Published online by Cambridge University Press: 25 May 2010
There are many people who think that deconstruction has run its course, has had its day, and that it is now time to return to the important business of philosophy, or perhaps to serious ethical, social and political questions. Derrida's work, it is said, leads nowhere but a sterile philosophy of difference that in its de-politicized, de-historicized abstractness is a form of conservatism little better than the kinds of identity thinking to which it seems to be so radically opposed. In short, we must go ‘beyond’ deconstruction.

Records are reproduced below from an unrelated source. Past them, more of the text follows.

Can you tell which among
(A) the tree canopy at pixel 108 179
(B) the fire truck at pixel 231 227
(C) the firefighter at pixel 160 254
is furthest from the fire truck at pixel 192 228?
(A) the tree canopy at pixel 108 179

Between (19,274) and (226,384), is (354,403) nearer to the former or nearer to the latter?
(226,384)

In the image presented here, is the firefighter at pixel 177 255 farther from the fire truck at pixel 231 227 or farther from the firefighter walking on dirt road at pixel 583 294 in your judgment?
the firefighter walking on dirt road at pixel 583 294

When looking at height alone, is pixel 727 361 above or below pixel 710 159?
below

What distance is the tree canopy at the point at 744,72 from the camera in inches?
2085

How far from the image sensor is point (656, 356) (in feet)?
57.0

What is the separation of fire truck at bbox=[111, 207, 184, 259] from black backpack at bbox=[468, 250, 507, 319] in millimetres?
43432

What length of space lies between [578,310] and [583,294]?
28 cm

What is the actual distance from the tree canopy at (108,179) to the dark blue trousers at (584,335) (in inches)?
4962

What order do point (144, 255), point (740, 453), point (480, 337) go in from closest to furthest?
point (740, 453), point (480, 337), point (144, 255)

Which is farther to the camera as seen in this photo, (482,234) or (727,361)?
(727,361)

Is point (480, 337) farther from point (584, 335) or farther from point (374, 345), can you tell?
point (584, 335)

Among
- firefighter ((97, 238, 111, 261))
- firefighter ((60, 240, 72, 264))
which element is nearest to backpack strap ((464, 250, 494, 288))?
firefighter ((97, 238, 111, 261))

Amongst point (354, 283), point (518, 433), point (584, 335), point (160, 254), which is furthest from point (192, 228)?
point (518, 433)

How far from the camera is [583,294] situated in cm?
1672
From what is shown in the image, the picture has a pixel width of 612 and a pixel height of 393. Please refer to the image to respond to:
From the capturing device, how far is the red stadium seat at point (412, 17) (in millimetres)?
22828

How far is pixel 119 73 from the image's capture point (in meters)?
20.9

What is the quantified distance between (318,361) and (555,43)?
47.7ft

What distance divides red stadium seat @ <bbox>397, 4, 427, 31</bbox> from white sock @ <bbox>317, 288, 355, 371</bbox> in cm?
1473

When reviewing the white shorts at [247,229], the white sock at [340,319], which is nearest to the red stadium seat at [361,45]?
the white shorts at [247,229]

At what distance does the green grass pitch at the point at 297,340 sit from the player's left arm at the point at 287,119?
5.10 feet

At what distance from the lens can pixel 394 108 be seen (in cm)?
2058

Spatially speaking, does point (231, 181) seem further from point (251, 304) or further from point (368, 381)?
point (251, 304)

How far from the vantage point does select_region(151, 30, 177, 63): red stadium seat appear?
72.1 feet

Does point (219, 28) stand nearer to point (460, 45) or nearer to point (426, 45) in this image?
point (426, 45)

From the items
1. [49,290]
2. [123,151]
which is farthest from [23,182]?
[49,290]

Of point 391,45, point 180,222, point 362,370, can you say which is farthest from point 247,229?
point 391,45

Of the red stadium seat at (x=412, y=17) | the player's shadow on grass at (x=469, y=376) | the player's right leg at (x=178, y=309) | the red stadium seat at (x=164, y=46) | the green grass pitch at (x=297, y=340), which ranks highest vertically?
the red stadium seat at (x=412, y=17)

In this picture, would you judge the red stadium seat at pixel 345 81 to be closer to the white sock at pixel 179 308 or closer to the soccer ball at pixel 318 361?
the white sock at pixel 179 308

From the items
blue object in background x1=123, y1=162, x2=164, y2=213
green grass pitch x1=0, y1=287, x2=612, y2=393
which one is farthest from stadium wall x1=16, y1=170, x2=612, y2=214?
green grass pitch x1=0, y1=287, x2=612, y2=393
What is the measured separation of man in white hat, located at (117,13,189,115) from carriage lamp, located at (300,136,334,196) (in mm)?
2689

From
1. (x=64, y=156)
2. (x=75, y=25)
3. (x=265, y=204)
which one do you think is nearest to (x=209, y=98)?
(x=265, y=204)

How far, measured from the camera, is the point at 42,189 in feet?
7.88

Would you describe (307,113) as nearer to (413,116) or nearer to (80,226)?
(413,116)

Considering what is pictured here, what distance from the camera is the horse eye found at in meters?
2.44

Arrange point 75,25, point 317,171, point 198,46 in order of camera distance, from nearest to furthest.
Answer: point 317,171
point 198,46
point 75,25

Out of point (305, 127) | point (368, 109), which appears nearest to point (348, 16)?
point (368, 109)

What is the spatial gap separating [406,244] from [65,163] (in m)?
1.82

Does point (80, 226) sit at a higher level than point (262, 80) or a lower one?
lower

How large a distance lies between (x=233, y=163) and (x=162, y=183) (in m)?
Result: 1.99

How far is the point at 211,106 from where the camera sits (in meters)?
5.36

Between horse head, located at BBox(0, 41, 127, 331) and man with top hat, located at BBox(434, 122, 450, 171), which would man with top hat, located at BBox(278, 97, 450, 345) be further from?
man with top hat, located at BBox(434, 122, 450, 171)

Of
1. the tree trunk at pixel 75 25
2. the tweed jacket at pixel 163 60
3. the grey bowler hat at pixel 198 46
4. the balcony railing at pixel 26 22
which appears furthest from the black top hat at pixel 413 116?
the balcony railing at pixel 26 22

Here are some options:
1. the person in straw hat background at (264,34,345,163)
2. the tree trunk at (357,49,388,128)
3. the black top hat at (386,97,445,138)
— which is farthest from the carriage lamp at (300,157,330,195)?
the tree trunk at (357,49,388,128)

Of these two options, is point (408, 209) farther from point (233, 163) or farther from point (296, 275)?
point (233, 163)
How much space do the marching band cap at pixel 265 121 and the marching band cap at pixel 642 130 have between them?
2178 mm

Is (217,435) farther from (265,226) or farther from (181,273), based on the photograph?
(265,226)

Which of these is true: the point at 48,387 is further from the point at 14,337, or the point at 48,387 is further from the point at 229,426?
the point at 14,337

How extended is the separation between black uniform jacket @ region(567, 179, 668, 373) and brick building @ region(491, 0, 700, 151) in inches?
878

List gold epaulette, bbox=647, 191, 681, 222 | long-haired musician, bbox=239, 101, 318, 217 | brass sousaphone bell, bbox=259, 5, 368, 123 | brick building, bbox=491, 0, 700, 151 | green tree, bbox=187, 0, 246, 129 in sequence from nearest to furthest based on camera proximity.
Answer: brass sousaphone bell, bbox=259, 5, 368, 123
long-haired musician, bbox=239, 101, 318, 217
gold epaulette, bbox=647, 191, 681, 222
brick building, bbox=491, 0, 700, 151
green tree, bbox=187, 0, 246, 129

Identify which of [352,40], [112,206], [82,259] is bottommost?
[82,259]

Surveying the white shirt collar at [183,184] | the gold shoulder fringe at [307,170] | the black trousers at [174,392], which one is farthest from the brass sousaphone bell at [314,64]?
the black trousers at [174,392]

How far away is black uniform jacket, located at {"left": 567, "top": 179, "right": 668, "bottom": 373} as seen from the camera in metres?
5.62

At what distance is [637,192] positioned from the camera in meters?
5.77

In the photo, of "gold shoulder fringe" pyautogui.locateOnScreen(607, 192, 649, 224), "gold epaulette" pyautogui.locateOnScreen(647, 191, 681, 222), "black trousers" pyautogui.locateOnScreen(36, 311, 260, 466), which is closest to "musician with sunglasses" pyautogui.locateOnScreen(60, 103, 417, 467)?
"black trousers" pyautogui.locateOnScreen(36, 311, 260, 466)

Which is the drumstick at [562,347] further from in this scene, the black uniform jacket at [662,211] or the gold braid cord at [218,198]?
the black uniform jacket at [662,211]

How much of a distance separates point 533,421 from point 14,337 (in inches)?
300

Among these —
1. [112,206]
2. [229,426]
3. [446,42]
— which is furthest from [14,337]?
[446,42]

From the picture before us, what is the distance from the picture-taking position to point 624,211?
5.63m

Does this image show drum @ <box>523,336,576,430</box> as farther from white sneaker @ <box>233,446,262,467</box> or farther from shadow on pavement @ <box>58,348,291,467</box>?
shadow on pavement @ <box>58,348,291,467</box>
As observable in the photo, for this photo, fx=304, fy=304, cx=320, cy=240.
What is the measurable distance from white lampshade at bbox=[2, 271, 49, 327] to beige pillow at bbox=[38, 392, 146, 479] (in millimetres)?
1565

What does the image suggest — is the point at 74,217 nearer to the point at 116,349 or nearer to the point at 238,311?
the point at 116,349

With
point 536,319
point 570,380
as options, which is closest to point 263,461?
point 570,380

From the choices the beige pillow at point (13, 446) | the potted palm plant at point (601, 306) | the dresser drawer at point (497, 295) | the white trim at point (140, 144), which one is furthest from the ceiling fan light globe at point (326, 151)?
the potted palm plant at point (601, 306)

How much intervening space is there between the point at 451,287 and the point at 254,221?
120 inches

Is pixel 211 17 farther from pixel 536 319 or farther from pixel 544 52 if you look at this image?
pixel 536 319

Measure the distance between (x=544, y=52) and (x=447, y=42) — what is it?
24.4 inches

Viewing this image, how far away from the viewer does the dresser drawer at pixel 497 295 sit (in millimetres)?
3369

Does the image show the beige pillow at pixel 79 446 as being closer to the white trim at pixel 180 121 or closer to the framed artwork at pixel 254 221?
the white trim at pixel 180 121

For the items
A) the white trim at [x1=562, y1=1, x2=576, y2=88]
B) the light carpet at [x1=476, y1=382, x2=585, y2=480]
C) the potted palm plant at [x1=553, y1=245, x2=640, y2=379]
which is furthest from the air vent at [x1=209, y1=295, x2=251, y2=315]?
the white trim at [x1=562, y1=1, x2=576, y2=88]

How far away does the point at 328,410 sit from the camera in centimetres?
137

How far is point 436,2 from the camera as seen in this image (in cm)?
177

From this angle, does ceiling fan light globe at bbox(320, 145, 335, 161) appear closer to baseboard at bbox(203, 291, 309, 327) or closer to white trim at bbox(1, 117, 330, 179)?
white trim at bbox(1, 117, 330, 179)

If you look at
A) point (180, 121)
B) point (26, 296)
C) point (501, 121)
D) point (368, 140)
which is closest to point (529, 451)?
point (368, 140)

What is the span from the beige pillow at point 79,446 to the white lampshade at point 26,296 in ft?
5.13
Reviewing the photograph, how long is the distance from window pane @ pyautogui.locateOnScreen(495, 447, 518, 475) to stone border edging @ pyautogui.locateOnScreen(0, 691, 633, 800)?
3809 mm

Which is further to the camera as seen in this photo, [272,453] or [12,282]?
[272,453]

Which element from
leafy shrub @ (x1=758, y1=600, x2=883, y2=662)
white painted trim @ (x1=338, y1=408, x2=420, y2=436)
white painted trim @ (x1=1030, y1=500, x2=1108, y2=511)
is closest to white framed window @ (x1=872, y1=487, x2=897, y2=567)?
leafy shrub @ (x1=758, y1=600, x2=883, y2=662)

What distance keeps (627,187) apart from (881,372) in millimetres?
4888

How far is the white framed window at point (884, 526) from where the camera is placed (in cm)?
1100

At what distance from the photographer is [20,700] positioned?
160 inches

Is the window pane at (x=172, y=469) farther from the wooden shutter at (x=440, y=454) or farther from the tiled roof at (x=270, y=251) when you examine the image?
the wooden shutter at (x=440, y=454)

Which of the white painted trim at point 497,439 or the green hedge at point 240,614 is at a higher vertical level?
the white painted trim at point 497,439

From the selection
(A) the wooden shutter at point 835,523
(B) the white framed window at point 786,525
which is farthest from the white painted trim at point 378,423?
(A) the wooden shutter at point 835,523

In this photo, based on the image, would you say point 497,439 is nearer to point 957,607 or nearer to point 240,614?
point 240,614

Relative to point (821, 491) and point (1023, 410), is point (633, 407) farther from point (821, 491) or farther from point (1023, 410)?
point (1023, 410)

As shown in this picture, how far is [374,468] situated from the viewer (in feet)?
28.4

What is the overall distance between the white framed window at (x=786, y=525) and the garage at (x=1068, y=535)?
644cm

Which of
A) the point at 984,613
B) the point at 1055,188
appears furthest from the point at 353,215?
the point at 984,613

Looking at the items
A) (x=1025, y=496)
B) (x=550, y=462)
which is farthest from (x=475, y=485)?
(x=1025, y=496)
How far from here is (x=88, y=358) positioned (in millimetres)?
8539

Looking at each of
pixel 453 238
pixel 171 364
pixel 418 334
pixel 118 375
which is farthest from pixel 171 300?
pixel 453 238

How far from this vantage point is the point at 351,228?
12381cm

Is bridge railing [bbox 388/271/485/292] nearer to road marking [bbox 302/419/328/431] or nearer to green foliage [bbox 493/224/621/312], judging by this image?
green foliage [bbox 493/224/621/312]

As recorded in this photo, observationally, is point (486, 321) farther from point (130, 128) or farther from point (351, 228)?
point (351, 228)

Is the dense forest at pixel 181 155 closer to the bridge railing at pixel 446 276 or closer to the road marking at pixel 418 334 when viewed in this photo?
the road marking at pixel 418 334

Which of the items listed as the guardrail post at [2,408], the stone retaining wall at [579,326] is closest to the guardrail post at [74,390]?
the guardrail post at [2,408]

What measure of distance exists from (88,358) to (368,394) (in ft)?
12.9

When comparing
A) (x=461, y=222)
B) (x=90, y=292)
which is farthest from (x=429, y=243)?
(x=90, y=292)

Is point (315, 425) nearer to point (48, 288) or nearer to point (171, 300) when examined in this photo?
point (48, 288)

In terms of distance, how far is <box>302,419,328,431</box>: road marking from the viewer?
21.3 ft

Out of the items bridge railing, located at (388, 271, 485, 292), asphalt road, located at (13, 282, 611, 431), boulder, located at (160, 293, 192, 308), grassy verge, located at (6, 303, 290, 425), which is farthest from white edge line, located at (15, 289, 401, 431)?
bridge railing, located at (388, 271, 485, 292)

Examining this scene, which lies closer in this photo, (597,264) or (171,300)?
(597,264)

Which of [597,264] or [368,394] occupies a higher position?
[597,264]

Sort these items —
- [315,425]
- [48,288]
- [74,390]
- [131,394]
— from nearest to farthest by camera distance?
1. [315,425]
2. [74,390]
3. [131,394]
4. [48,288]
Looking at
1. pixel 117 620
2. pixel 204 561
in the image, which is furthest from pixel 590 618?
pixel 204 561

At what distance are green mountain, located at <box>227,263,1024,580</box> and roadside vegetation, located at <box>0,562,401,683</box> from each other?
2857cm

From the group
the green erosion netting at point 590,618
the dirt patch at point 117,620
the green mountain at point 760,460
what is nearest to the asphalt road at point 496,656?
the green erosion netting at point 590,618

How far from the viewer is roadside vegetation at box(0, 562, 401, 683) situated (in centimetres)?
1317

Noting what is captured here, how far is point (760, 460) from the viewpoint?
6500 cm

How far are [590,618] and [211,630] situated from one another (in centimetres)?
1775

But ‘beyond deconstruction’, is a bit like ‘Hegel aufgehoben’. Deconstruction was born from and sustains itself in a meditation on the limits of philosophy. Derrida has made a speciality of diagnosing metaphysical residues in the thought of those who sought passionately to eliminate them, and pronounced this inevitable even for his own (and our own) thought. Deconstruction represents the most sophisticated attempt to deal with the question successively posed by Kant, Hegel, Nietzsche, Husserl and Heidegger—that of the end of metaphysics. I shall argue is that there is no royal road through or round Derrida or deconstruction, and that a serious confrontation with it makes the value of going ‘beyond’ it problematic.
Ten years ago the situation was different. Heraclitus put it well when he said that dogs bark at what they do not recognize. Now the dogs have stopped barking, sniffed cautiously, and turned tail.